The taverna was located below their home, but was spotlessly clean, was equipped with a kitchen, a bathroom, a table, and a bed. La Signora was then plying us with plates of home-baked goodies and I was thinking how I just wanted to hit the loo and then lay down. I really should have paid more attention during the whirlwind tour instead of being diverted by the sweets, because then I would have noted that the “bathroom” didn’t have a bath. Or a shower. Just a half-bath. Fine. Whatever. One night.

Tomorrow dawned clear and warm. We would soon be able to move to the apartment for our two-week tenure. We rambled around in the Sassi and went to enjoy a cappuccino and cornetto while we waited for the cleaning to be completed. The place was cute, it would do fine. We unpacked and started to settle in.

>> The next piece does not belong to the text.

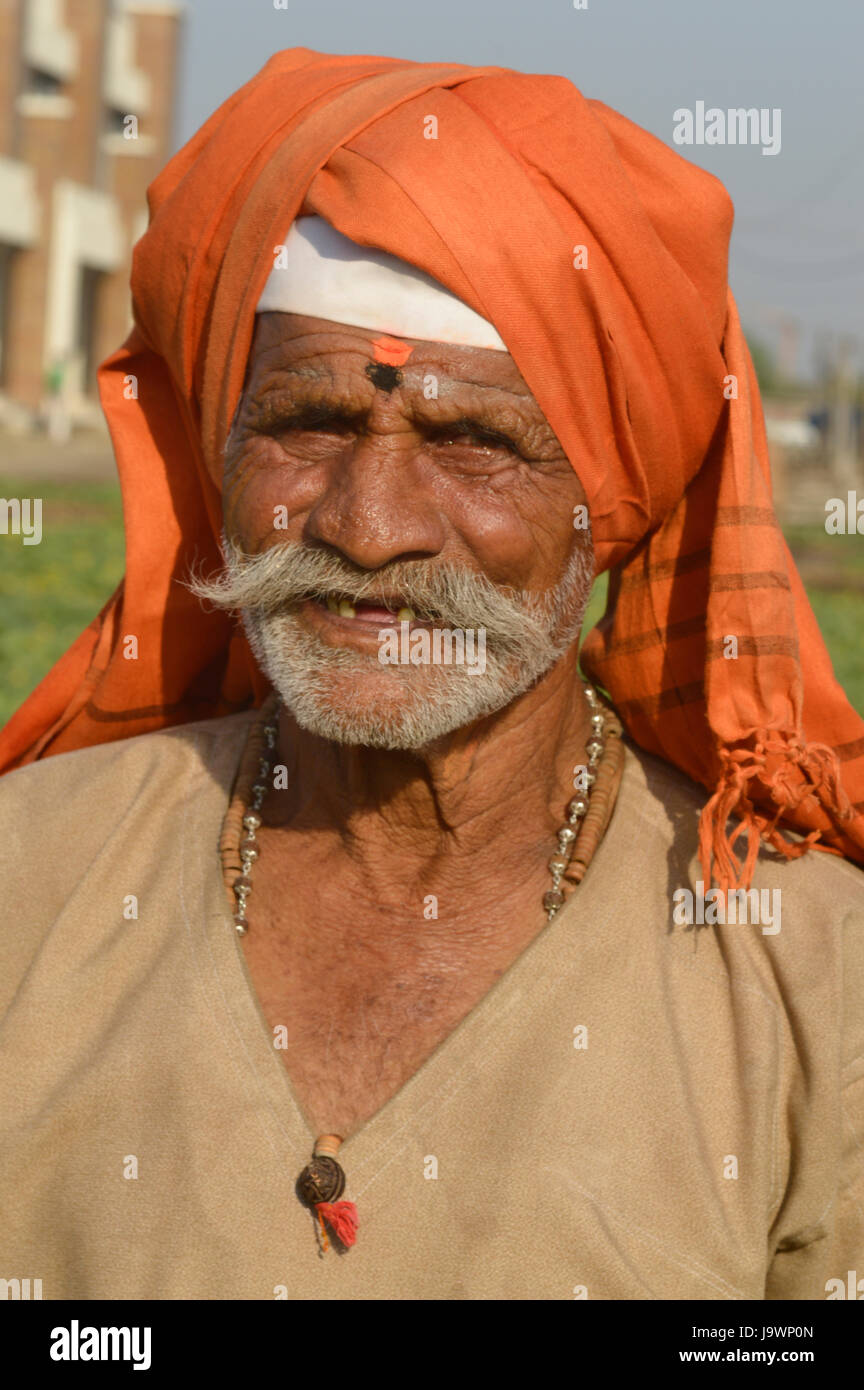 Old farmer with a wrinkled face near Pune, Maharashtra. Stock Photo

That’s when La Signora decided to tell us that, oh by the way, she had also taken a reservation for the last four days of our stay and we wouldn’t mind returning to the taverna, right? Huh? What happened to two weeks? No problems? Less than happy about the prospect of spending four nights in the Italian equivalent of a basement (without shower), and upset that she took another booking while assuring us a two-week stay was no problem, we debated what to do.

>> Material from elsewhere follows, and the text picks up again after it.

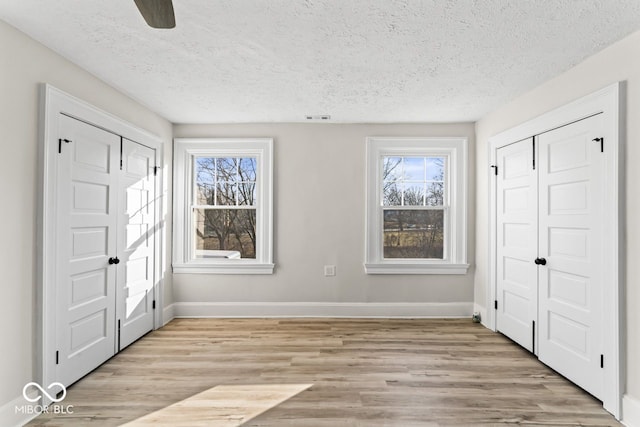 unfurnished bedroom with multiple windows, baseboards, light wood-type flooring, and a textured ceiling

The first morning we both awoke stiff. The second and third mornings we were moaning and creaking like geezers. The bed was absolutely the most back-wrenchingly uncomfortable we have ever encountered. Which may have been just an annoyance had it not been for the six o’clock awakenings we were enduring from above. Scraping chairs, clunking heels, banging around in the owner’s house above us. Every morning.

We had roamed town looked for other accommodations, but on last-minute notice for a long-ish stay it was difficult. We had already cut our stay shorter than anticipated to avoid the taverna nightmare and adjusted our booking in the mountains (no problem, the agriturismo owner told me, which gave me grave cause to worry!).

We toughed it out a week in the apartment before saying ‘basta!’ We ran to the residenza and begged for a room, any room. Mercifully, they had a suite available for the last few nights of our stay and we snapped up the cave dwelling with glee. We packed and fled as fast as the swallows that dart above the Sassi. Ahhh…utterly quiet. Comfortable bed. It felt very homey.

Our last few days in Matera were perfect; even the weather mostly cooperated. We continued shopping in the daily vegetable market, enjoying the barista in “our” coffee bar, and tramping all over the various sections of the Sassi, which just continue to unfurl in different directions. Whenever we think we’ve seen it all, we discover another fold in the terrain that reveals more walkways and ancient churches or cantinas hewn into the stone.



We arrived in high, rural, central Basilicata, an area known as the communita` montagna, to find that the owners here really did mean it when they said ‘no problem’. Our apartment really was ready and waiting (just for us!), and we’ve been plied with homemade ravioli, sweets, and freshly-made ricotta cheese from their farm. They are so very sweet, and we have come to adore them and their beautiful farm with stunning views. We met the mayor of their village who gifted us with two lovely books about the town, and we have been breaking up our time in my ancestral village by exploring other hamlets in the area. There are some real gems around here, and I’ll be sharing them with you in the future…when I can find a normal internet connection again.